-- Selected text follows --
= Guaifenesin protocol =

Unapproved treatment for fibromyalgia

Guaifenesin

Guaifenesin protocol is a treatment to reverse fibromyalgia suggested since the 1990s by R. Paul St. Amand, M.D. of UCLA. The protocol involves three parts: titrating the guaifenesin dosage, avoiding topical salicylates (and a few highly concentrated ones orally such as mint flavoring), and following a moderately low-carbohydrate diet if the patient is hypoglycemic. As of 2015, the protocol had not been shown to be effective in clinical trials, and guaifenesin, a common over-the-counter product, had not been approved by the FDA for fibromyalgia. The protocol has been adopted by many due to clinical and anecdotal evidence of success.

==Efficacy==
In a 2017 multicenter, placebo-controlled, repeat-dose, parallel study of 77 randomly assigned adults, results suggested the potential for OTC dose of oral guaifenesin 1200 mg BID to provide symptomatic relief of upper back musculoskeletal pain and spasm.
-- Selected text concluded --
-- Information given follows --
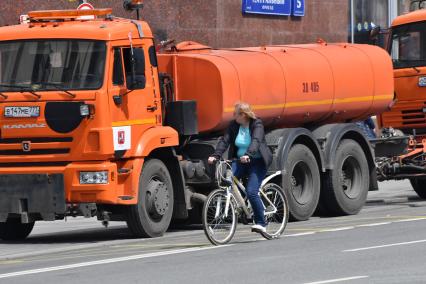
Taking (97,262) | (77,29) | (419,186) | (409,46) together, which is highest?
(77,29)

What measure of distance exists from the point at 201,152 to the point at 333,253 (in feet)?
15.2

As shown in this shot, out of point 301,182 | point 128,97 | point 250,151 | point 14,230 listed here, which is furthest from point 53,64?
point 301,182

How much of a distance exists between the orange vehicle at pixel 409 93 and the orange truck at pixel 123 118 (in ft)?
9.00

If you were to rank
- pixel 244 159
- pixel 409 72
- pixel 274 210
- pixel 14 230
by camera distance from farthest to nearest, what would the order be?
pixel 409 72 → pixel 14 230 → pixel 274 210 → pixel 244 159

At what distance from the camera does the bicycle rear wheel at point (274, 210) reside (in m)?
16.2

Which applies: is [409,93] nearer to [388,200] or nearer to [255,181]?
[388,200]

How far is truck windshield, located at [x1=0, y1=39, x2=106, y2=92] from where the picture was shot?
54.4 feet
-- Information given concluded --
### Exercise
Please continue the article on the guaifenesin protocol from where it stops, leaving the material aside.

### Response
Results of the only reported randomized clinical trial in 1996 found that guaifenesin had no significant effects on pain, other symptoms, or laboratory measures (serum and urinary levels of uric acid and phosphate) over 12 months in a sample of people diagnosed with fibromyalgia syndrome. The lead author of the study has suggested a number of reasons why some patients may have previously reported benefits on this protocol, concluding "St. Amand has unknowingly used guaifenesin as a powerful focus in a program of cognitive behavioral therapy, in which his empathy, enthusiasm and charisma were the real instruments in effecting a beneficial change." St. Amand, who participated as a "Study Advisor" to this clinical trial, has stated that the study did not control for salicylate use, and therefore did not study the protocol as a whole. He has recommended a follow-up study be conducted which controls for all elements of the protocol. The lead author of the study counters that none of the subjects exhibited any signs of salicylate use.